START SUPPLIED DATA

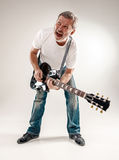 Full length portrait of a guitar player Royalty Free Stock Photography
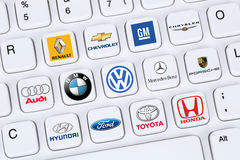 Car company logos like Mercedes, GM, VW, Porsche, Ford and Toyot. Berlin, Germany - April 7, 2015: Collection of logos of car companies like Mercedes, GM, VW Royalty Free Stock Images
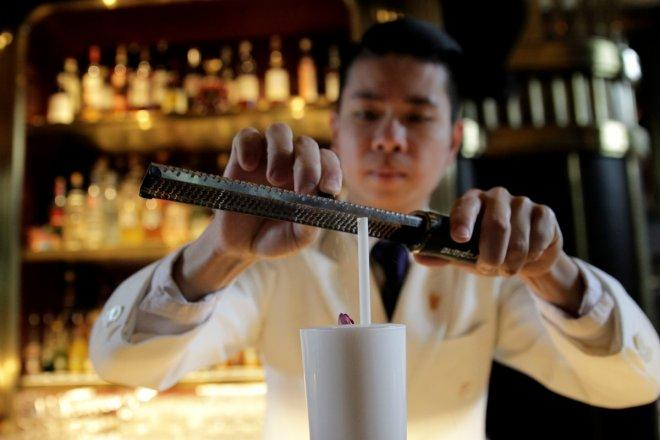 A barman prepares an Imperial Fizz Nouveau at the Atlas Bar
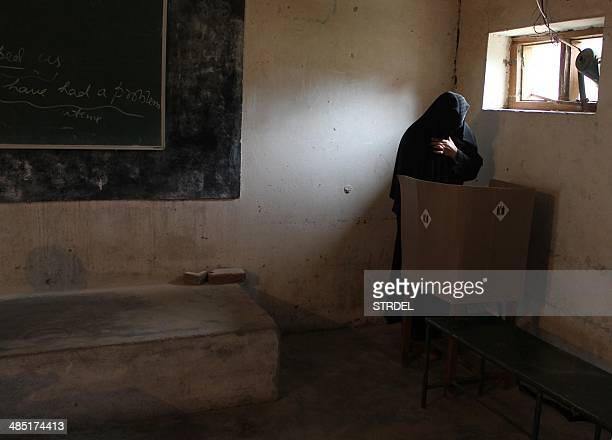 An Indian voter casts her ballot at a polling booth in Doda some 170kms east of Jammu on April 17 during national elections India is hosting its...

END SUPPLIED DATA
START SUPPLIED DATA

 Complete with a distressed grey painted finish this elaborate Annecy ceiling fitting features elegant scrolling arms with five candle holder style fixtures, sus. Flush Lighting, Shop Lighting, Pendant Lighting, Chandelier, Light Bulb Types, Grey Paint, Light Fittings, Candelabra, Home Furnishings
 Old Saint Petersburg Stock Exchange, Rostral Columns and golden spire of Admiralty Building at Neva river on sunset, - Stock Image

END SUPPLIED DATA

**WHAT IS EXPECTED:** The result should be an exact copy of only the lines above from the one that holds "Full length portrait" through the one that holds "An Indian voter", both ends included, without pictures.

**FINAL ANSWER:**
 Full length portrait of a guitar player Royalty Free Stock Photography
 Car company logos like Mercedes, GM, VW, Porsche, Ford and Toyot. Berlin, Germany - April 7, 2015: Collection of logos of car companies like Mercedes, GM, VW Royalty Free Stock Images
 A barman prepares an Imperial Fizz Nouveau at the Atlas Bar
 An Indian voter casts her ballot at a polling booth in Doda some 170kms east of Jammu on April 17 during national elections India is hosting its...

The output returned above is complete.